• Provided material:
-- -- --
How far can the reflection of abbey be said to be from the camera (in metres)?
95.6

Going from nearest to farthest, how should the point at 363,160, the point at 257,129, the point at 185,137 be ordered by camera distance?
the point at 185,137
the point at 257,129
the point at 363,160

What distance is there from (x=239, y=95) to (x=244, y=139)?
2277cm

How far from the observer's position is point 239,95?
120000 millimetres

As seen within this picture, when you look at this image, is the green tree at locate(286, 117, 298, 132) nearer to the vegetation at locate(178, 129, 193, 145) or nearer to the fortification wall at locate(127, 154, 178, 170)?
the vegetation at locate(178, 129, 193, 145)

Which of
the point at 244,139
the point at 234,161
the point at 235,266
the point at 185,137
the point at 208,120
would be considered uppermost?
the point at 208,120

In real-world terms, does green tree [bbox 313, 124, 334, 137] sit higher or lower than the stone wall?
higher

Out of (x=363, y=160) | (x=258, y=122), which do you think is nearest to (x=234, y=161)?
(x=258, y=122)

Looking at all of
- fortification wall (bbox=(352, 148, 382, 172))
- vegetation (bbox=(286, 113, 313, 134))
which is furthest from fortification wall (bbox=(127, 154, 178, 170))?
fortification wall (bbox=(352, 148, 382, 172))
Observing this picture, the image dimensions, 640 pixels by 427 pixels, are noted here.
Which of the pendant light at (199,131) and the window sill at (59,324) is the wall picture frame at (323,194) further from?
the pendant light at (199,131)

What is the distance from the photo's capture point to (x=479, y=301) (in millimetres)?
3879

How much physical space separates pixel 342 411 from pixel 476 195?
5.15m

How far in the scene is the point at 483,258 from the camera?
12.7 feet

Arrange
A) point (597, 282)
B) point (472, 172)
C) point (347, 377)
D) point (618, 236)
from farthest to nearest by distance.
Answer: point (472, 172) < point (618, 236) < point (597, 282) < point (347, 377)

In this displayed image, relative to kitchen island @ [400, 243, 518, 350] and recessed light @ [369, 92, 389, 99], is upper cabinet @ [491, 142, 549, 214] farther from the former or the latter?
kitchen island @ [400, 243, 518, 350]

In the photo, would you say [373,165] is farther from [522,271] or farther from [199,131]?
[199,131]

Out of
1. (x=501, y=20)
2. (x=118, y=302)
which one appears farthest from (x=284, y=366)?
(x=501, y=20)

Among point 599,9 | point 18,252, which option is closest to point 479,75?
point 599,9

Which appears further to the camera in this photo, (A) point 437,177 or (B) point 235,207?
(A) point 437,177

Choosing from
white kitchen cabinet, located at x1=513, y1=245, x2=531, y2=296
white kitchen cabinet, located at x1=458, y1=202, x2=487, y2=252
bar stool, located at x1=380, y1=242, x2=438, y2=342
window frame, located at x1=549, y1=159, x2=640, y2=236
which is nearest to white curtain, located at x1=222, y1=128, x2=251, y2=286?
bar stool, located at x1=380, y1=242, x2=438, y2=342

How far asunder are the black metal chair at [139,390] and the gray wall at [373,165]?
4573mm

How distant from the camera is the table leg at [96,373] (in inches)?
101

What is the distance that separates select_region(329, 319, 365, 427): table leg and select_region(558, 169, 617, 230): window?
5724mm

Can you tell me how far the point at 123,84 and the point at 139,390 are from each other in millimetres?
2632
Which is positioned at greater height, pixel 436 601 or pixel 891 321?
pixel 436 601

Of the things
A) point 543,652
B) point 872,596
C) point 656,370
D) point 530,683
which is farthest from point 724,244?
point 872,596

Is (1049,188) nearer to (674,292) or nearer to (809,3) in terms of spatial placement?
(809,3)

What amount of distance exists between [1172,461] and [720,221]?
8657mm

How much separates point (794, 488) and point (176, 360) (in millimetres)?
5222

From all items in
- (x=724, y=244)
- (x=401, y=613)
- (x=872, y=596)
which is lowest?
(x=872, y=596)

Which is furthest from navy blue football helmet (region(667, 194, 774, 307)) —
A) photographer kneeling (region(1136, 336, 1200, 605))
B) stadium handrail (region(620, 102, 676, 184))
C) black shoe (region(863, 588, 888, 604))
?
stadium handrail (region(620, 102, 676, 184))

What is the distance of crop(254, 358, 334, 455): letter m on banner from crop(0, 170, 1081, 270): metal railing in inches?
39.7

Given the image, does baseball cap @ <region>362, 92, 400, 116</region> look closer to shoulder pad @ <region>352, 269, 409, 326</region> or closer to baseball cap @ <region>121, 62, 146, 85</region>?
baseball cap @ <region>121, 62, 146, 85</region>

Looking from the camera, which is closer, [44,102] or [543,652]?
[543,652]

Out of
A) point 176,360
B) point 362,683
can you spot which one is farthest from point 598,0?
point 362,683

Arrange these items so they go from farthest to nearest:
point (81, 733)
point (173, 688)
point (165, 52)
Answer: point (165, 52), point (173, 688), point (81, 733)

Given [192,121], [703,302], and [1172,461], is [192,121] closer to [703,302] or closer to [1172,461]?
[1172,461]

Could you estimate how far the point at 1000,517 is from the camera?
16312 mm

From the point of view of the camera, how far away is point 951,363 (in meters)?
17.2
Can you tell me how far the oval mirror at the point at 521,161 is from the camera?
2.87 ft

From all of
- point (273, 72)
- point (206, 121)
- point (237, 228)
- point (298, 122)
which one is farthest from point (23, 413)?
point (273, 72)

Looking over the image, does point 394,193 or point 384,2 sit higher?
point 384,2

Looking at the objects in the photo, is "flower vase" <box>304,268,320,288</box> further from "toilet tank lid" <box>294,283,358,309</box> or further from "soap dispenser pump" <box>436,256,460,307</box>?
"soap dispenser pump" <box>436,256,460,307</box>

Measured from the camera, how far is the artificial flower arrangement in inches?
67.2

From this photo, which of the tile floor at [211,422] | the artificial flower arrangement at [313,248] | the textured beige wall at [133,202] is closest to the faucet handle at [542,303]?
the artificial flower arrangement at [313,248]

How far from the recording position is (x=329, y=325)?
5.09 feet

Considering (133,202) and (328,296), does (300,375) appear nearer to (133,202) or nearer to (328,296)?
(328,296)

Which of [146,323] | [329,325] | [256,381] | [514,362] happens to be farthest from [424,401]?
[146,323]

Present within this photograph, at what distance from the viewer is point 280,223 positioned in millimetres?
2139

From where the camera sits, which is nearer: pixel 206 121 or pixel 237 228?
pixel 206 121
-- -- --
• Problem details: Please rewrite the part of the data that opens with the line containing "How far from the observer's" and closes with the line containing "120000 millimetres", replacing "position" with "location" and leaving everything else unchanged. Return only those lines.

• Output for this task:
How far from the observer's location is point 239,95?
120000 millimetres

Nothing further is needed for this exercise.